[WIP] server-side file metadata operations with rpc (mdhim alternative) by sandrain · Pull Request #485 · llnl/UnifyFS

sandrain · 2020-04-20T16:58:50Z

This is a PR draft for removing the mdhim dependency for our metadata management. The initial PR was #427 and #466. This is particularly based on #427, which has been diverged quite a lot from the dev branch. Some notable changes are:

Group RPC operations for synchronizing file metadata across servers

#427 elaborates this. The current group operations include

filesize: collect file size from all servers (reduce)
metaset (file create): create a file in all servers
unlink: unlink a file from all servers
truncate: apply the new file size in all servers
broadcasting the extent tree: broadcast the local extent tree to all other servers

Command line option to specify the operation mode: `mdhim` or `rpc`

The current mdhim-based operations are all preserved for now. The runtime argument -z will specify whether UnifyFS server uses mdhim (-z mdhim) or the rpc alternative (-z rpc).

Inode abstraction in the server

When the server runs with the rpc mode (-z rpc), the new data structures (inode and inode tree) are initialized for managing file attributes (including the extent trees) for each file.

TODO

file read operations (read/mread) do not work for the rpc mode.

More TODO

fsync: individual file sync (fsync(2))
laminate: possibly make all inode structure (including extent trees) immutable
directory operations

Types of changes

Bug fix (non-breaking change which fixes an issue)
New feature (non-breaking change which adds functionality)
Performance enhancement (non-breaking change which improves efficiency)
Code cleanup (non-breaking change which makes code smaller or more readable)
Breaking change (fix or feature that would cause existing functionality to change)
Documentation (a change to man pages or other documentation)
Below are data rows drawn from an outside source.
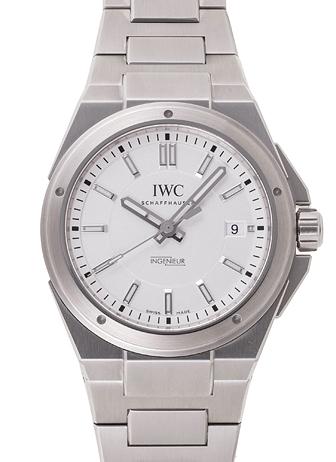 IWC インヂュニア IW323904 シルバー 新品 26826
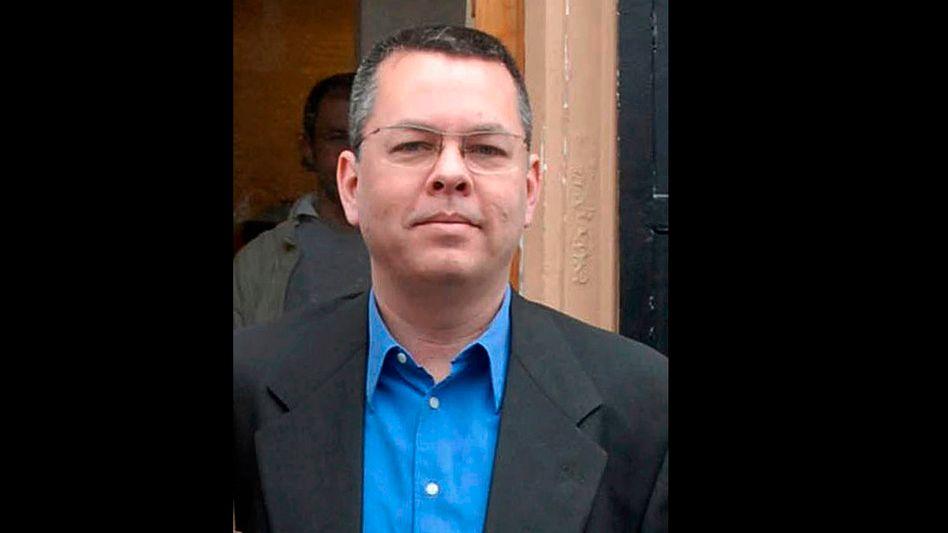 Andrew Brunson (undatiertes Archivfoto)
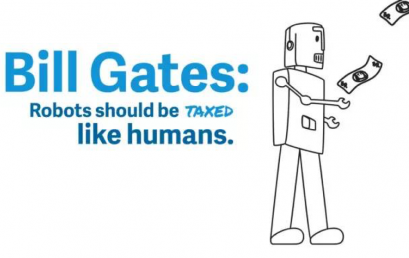 对机器人征税?比尔盖茨为何公然反对自动化浪潮?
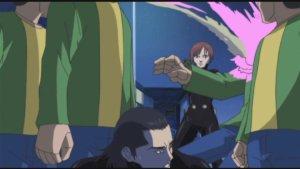 Kishimoto to the rescue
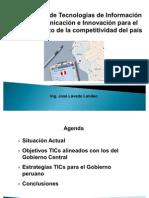 Estrategias TICs Para Gobierno Del Peru JLL 04-03-2012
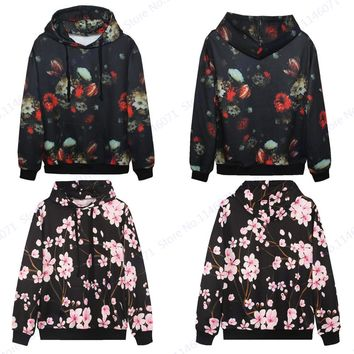 Plum Blossom Pink Sweatshirt Hip Hop Pullover Autumn Active Loose Skateboarding Hoodie Retro Floral Men Tracksuits Unisex Jacket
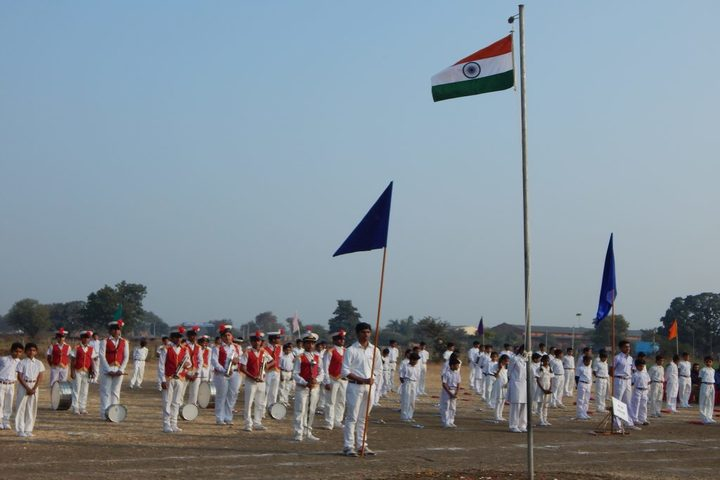Dinah Convent High School-Republic day
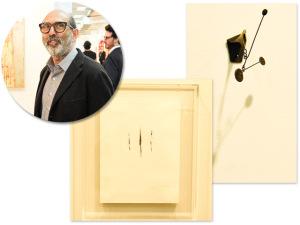 Lá em Casa: duas escolhas de Isay Weinfeld na SP-Arte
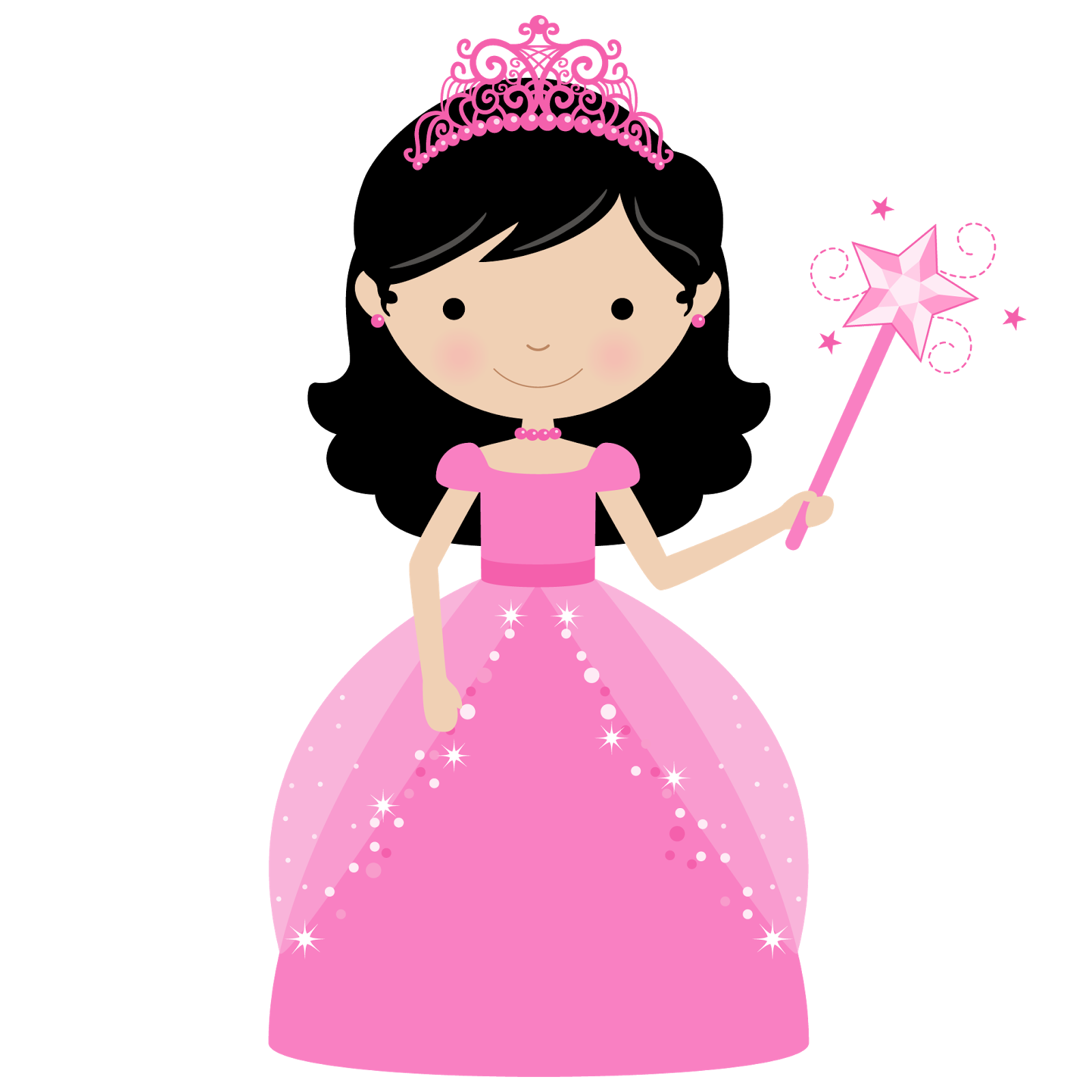 Baby crown clipart image free library Baby Disney Princess Clipart at GetDrawings.com | Free for personal ... image free library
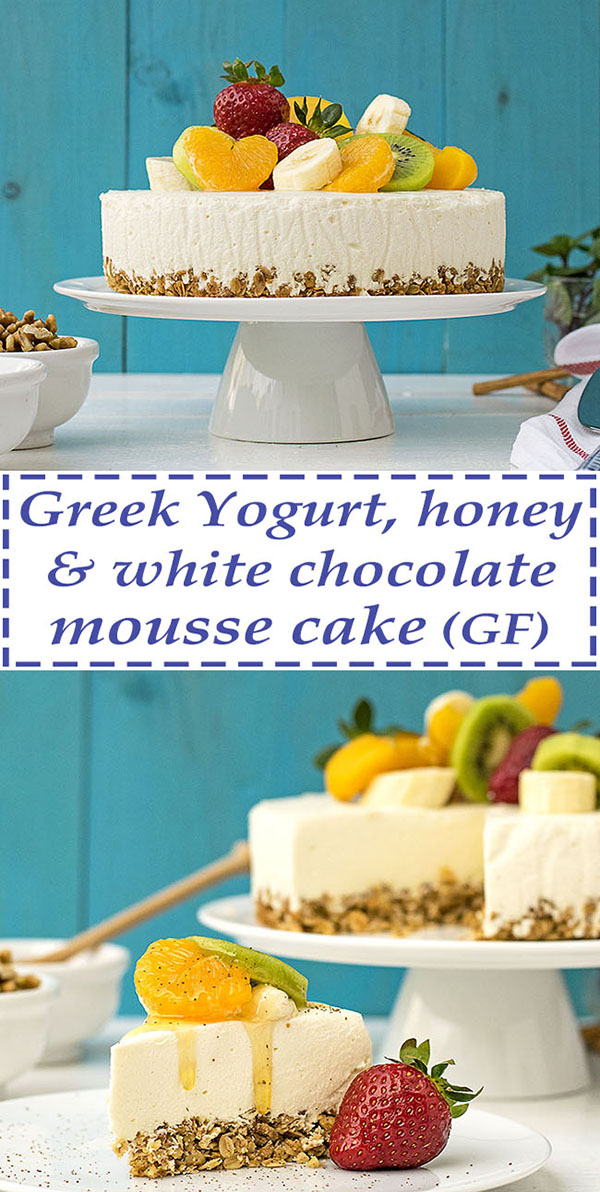 Greek yogurt and white chocolate mousse cake 5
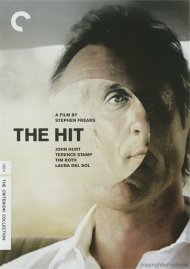 Hit, The: The Criterion Collection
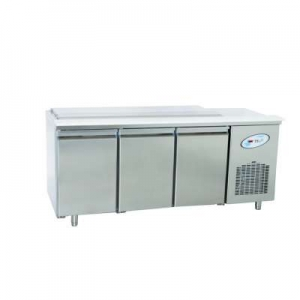 CGN3-4G Triple Door Service Counter With Stainles Steel Lid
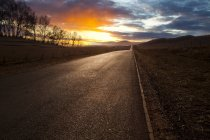 Country road with scenic sunset view in Bashang Plateau, China — Stock Photo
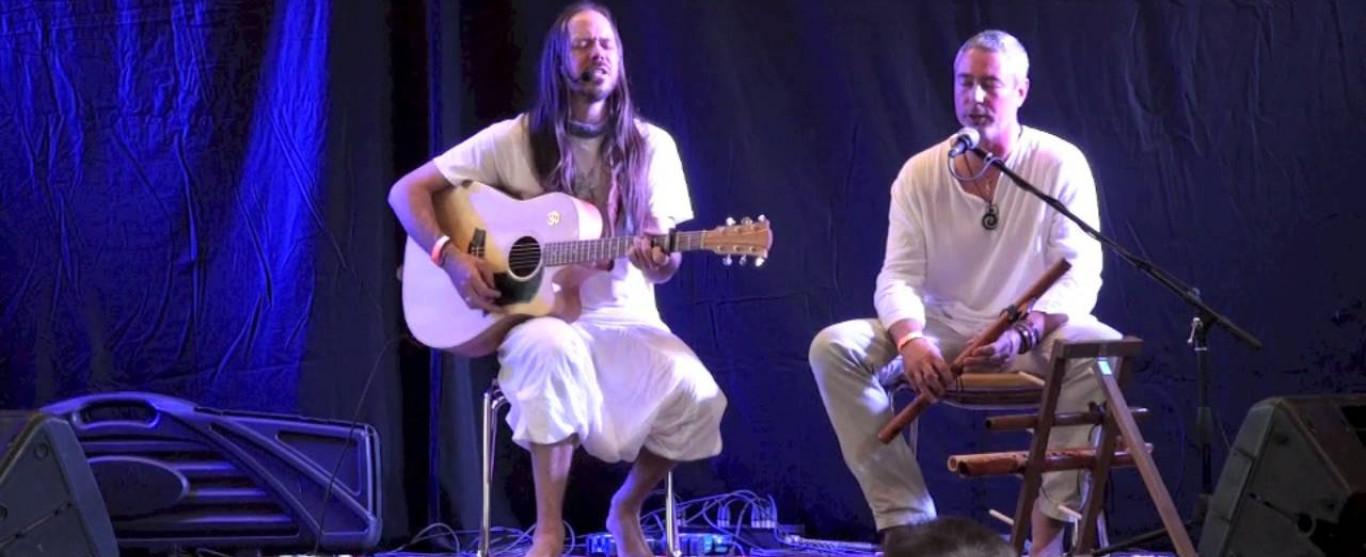 Ce mardi 15 août dès 18h00 à l'émission Le Voyage Imaginaire : Autour de la musique indienne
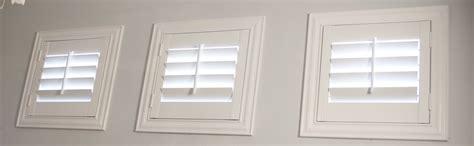 examining casement window treatments sunburst shutters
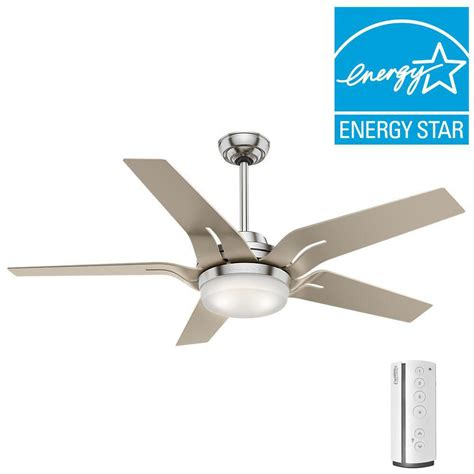 tidal breeze 56 in led indoor silver ceiling fan aire a minka group design tidal breeze 56 in led indoor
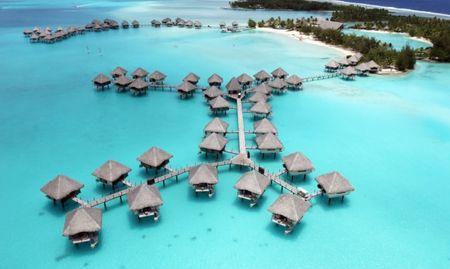 Lua de Mel em Bora Bora: entreguem-se à pérola do Taiti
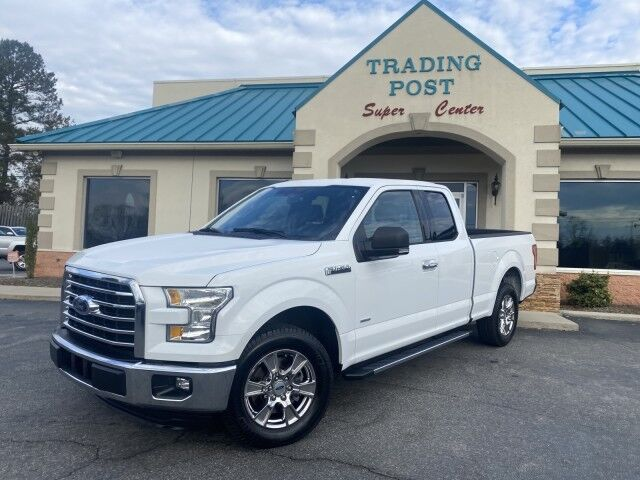 2015_Ford_F-150_XLT_ Conover NC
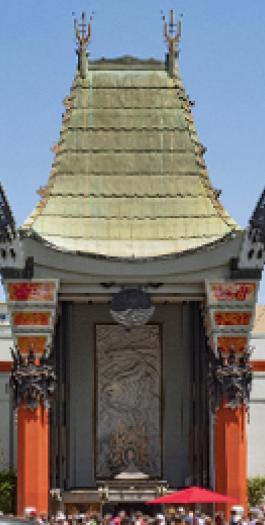 Chinese Theater | Hollywood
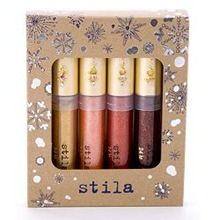 Stila Holiday Lip gloss
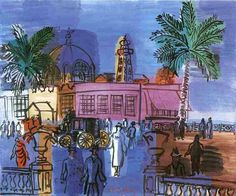 To Discover Ice: Painting of the month (18) June 2011: Raoul Dufy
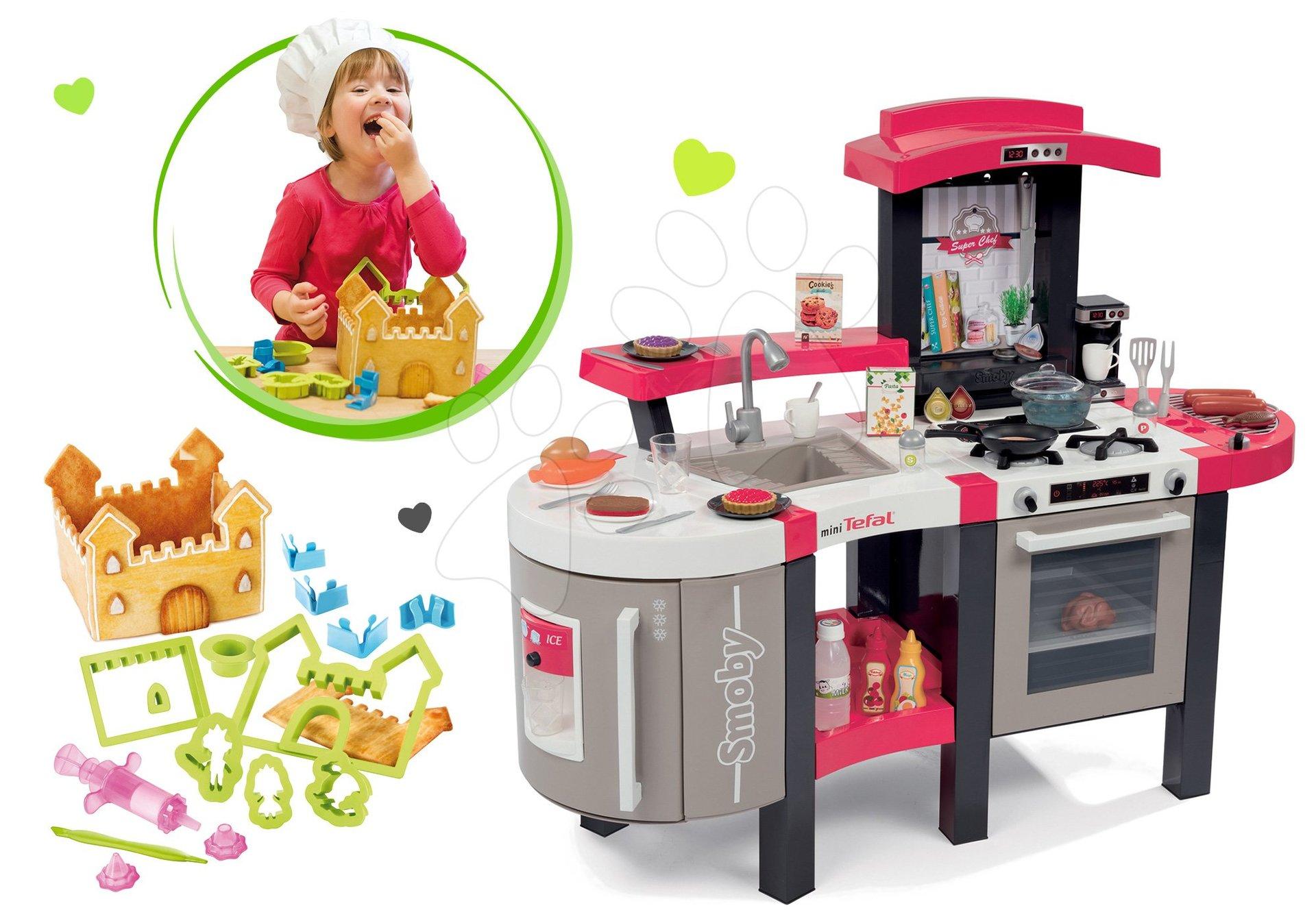 Set kuchyňka Tefal SuperChef Smoby s grilem a kávovarem a Hravá kuchařka Perníková chaloupka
tonyhutter · 2020-04-20T18:51:41Z

I've commented on this up before in a separate PR here and here and here, but all these data structures...

extent_tree
int2void
unifyfs_inode_tree

..are basically 90% copy-n-pasted seg_tree.c code. For example:

localhost ~/server_collective $ fgrep -RIn 'This is meant to be called in a loop' 
server/src/unifyfs_inode_tree.c:149: * This is meant to be called in a loop, like:
server/src/unifyfs_inode_tree.h:85: * This is meant to be called in a loop, like:
common/src/int2void.c:194: * This is meant to be called in a loop, like:
common/src/seg_tree.h:64: * This is meant to be called in a loop, like:
common/src/extent_tree.c:431: * This is meant to be called in a loop, like:
common/src/extent_tree.h:72: * This is meant to be called in a loop, like:
common/src/seg_tree.c:399: * This is meant to be called in a loop, like:

It sounds like we need a generic tree library that abstracts away the uglyness of the low-level BSD tree.h that we have. Using seg_tree.c as a template, you can write a generic tree library that takes in a void *data, with a custom comparator function. You'd then cast the void *data to your custom data structure (like extent_tree_node, unifyfs_inode, int, etc) so it works for whatever you want to put in the tree. We should even re-write seg_tree to use the generic tree implementation. The generic tree would look something like this:

int unifyfs_tree_init(struct unifyfs_tree* tree, int (compare_func)(void *data1, void *data2));
int unifyfs_tree_add(struct unifyfs_tree* tree, void *data);
struct unifyfs_tree_node* unifyfs_tree_find(struct unifyfs_tree* tree, void *data);
void unifyfs_tree_remove(struct unifyfs_tree* tree, void *data);
...

This will reduce the amount of code substantially. We would also be able to verify the generic tree library works simply by running the existing seg_tree tests (assuming we adapted seg_tree to use the generic tree underneath). That should exercise all the tree's codepaths.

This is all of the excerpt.